(Provided passage):
──────────
The findings from the sensitivity analysis underscore the significant influence of several factors on the outcomes, including the cost of best supportive care, the utility of PFS, the subsequent costs, the utility of PD, the cost of serplulimab, and the PFS utility. However, it is imperative to highlight that even when these parameters were varied by ±25%, they did not substantially alter the overall findings of the analysis. This observation holds substantial importance as it indicates the robustness of the model and suggests that the results are not highly susceptible to changes in these aforementioned parameters.
──────────
(Collected data entries)
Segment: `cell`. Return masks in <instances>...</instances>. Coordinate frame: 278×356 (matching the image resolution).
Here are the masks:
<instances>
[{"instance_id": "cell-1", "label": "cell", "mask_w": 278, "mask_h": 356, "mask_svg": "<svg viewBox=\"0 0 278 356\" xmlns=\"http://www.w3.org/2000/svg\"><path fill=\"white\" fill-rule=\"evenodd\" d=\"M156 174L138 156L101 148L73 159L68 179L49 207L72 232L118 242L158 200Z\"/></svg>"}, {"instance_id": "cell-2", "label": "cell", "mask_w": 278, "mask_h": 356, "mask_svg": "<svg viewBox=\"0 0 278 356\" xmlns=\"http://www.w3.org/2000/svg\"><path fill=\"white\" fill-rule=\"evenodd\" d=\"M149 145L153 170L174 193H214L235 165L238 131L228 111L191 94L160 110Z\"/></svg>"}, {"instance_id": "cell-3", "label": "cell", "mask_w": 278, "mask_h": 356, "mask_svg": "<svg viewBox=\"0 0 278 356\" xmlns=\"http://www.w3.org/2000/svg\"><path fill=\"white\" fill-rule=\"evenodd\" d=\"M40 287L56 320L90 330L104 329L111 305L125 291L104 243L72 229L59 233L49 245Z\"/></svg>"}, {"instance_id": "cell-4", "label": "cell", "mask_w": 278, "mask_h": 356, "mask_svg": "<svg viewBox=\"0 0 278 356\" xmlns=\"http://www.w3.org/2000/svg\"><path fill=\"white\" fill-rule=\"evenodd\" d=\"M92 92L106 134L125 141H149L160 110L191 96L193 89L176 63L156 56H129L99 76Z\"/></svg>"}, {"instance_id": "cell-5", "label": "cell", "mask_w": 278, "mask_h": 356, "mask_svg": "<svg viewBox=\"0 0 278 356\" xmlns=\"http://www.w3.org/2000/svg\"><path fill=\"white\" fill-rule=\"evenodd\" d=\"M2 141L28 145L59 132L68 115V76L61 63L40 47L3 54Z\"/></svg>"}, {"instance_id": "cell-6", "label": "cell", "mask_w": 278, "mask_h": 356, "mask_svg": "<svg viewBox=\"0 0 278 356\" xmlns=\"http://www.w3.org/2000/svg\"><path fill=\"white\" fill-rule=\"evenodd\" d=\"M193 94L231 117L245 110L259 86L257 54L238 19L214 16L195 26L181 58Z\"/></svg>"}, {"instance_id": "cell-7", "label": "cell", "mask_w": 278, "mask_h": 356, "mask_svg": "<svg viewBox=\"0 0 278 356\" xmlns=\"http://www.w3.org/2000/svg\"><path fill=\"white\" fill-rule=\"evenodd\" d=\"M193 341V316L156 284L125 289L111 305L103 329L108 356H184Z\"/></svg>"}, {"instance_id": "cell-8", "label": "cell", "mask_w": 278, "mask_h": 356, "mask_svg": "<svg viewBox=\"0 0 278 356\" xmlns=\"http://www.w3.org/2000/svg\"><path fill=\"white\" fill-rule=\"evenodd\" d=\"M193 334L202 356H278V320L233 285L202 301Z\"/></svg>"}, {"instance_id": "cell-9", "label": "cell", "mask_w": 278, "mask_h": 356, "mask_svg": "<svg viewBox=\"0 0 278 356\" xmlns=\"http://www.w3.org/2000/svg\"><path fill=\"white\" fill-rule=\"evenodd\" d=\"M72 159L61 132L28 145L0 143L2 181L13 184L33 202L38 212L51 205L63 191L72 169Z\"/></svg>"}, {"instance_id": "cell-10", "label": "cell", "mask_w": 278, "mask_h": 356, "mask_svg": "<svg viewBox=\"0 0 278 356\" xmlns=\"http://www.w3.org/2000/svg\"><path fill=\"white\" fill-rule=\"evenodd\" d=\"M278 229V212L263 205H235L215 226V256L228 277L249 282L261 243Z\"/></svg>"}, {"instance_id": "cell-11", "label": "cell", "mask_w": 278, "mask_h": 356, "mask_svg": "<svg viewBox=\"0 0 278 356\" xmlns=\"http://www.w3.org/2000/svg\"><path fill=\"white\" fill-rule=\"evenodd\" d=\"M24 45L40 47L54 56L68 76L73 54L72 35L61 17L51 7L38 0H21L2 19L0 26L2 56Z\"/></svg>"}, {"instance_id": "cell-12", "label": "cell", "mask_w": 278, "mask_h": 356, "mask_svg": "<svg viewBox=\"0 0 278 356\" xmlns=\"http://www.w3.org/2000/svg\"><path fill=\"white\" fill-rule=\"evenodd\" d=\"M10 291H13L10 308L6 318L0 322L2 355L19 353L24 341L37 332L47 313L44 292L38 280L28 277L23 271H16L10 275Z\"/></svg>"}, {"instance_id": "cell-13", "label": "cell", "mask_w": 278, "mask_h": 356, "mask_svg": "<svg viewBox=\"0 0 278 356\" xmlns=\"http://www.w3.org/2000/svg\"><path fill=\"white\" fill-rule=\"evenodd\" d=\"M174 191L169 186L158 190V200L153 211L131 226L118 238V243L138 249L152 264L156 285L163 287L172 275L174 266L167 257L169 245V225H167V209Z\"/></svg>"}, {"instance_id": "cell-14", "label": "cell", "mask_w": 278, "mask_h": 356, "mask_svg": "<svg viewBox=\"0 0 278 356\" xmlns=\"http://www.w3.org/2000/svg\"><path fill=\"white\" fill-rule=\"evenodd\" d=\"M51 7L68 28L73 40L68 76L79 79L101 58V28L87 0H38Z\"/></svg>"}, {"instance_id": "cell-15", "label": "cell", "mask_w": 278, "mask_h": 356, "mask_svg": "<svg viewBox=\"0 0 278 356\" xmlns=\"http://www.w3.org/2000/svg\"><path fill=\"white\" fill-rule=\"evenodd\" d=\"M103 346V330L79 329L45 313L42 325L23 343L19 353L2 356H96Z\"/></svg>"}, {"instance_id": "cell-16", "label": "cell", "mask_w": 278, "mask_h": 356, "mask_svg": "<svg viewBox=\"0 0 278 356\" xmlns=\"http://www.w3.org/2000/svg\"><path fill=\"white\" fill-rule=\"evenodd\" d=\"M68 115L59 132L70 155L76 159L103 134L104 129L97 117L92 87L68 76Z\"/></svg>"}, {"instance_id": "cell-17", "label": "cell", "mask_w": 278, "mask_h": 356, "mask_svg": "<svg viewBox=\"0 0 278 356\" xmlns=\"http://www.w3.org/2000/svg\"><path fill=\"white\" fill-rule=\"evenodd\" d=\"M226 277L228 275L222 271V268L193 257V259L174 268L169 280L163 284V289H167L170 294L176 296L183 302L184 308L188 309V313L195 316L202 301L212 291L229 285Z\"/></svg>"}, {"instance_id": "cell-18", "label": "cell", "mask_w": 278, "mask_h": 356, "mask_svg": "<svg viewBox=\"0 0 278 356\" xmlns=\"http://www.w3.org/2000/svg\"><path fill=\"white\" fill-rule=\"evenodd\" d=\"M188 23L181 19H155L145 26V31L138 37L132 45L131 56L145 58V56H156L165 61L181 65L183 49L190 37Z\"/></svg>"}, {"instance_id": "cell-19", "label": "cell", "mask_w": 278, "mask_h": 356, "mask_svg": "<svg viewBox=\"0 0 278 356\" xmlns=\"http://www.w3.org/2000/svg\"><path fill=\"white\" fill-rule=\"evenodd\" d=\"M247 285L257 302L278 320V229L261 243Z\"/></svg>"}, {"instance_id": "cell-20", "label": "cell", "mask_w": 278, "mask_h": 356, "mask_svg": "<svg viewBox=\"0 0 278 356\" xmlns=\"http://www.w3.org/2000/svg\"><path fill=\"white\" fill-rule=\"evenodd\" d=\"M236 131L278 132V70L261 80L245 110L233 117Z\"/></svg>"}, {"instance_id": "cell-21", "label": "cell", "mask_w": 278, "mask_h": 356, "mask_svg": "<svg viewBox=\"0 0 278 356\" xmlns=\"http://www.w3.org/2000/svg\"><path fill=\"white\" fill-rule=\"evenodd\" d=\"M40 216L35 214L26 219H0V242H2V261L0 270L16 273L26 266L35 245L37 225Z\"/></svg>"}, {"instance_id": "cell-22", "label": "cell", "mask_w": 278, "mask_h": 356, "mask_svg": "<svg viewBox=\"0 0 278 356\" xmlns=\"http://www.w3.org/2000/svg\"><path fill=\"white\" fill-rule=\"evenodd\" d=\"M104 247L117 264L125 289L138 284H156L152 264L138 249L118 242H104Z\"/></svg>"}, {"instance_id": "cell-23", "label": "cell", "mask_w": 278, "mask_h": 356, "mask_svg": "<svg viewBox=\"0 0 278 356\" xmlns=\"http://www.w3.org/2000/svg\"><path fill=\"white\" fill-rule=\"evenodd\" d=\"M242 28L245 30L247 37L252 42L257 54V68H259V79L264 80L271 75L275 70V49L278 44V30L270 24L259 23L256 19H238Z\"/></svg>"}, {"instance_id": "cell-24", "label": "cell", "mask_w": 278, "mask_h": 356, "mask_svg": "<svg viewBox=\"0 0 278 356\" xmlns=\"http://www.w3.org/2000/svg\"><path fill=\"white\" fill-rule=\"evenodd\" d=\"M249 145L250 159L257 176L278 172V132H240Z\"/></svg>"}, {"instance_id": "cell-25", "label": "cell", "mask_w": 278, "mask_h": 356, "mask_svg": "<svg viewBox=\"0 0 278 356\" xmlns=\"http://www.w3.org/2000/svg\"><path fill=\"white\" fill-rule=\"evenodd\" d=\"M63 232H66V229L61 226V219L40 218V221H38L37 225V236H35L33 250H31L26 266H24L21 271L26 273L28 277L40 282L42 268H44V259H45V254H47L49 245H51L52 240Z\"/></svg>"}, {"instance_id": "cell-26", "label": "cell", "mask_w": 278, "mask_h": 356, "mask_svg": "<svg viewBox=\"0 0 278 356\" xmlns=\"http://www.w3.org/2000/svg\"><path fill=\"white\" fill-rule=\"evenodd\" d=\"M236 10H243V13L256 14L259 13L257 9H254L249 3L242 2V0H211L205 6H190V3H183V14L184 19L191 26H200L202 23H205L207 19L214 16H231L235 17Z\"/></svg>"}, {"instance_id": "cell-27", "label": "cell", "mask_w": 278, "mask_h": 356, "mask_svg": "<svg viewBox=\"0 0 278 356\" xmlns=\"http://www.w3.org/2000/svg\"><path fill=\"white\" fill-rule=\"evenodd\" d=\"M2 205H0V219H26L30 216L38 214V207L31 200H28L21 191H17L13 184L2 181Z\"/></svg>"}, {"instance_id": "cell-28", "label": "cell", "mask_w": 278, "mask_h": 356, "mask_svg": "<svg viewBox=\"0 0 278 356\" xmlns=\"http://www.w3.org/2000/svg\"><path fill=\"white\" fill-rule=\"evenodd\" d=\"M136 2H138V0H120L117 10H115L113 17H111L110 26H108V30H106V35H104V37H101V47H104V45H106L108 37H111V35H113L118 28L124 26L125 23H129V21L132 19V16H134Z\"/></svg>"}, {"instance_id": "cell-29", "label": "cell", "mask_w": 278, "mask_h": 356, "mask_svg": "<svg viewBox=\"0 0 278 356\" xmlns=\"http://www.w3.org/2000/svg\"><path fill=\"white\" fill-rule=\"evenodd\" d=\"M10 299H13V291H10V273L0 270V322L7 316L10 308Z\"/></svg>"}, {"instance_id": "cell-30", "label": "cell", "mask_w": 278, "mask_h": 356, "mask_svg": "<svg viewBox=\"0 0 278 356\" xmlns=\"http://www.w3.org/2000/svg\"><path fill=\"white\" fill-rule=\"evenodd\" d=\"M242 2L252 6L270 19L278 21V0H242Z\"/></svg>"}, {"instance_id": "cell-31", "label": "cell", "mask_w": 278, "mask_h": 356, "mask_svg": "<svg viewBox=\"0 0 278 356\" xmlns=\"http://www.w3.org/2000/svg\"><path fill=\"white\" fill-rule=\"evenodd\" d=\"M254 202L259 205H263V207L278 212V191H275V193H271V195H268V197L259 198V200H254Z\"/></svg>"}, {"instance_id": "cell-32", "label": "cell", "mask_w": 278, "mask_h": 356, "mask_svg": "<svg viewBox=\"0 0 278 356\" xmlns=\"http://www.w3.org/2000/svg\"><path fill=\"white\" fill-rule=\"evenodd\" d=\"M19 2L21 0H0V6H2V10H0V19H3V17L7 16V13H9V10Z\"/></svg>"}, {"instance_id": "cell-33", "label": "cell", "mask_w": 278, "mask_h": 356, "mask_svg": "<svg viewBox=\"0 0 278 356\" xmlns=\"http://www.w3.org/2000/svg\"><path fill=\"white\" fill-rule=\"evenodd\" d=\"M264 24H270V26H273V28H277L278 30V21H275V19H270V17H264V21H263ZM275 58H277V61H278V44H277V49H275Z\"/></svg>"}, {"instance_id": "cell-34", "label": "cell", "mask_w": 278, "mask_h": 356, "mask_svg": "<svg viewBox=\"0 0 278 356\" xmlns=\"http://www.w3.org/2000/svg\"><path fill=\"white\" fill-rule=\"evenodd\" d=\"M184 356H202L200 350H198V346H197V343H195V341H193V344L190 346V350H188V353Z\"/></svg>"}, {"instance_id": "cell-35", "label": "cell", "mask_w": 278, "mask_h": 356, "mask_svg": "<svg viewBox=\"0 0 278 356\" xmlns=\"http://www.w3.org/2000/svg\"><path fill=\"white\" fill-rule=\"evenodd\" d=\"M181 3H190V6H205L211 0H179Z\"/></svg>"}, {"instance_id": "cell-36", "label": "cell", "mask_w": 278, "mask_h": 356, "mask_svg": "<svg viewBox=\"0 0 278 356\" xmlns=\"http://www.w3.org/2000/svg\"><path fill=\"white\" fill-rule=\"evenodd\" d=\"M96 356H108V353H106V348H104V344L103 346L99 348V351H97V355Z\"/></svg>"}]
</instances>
──────────
(Problem): Translate this sentence from the passage on the sensitivity analysis into Spanish: "However, it is imperative to highlight that even when these parameters were varied by ±25%, they did not substantially alter the overall findings of the analysis." The records are separate material, unconnected to the text.

(Written response): Sin embargo, es imprescindible destacar que, incluso cuando estos parámetros se variaron en un ±25 %, no alteraron sustancialmente los hallazgos generales del análisis.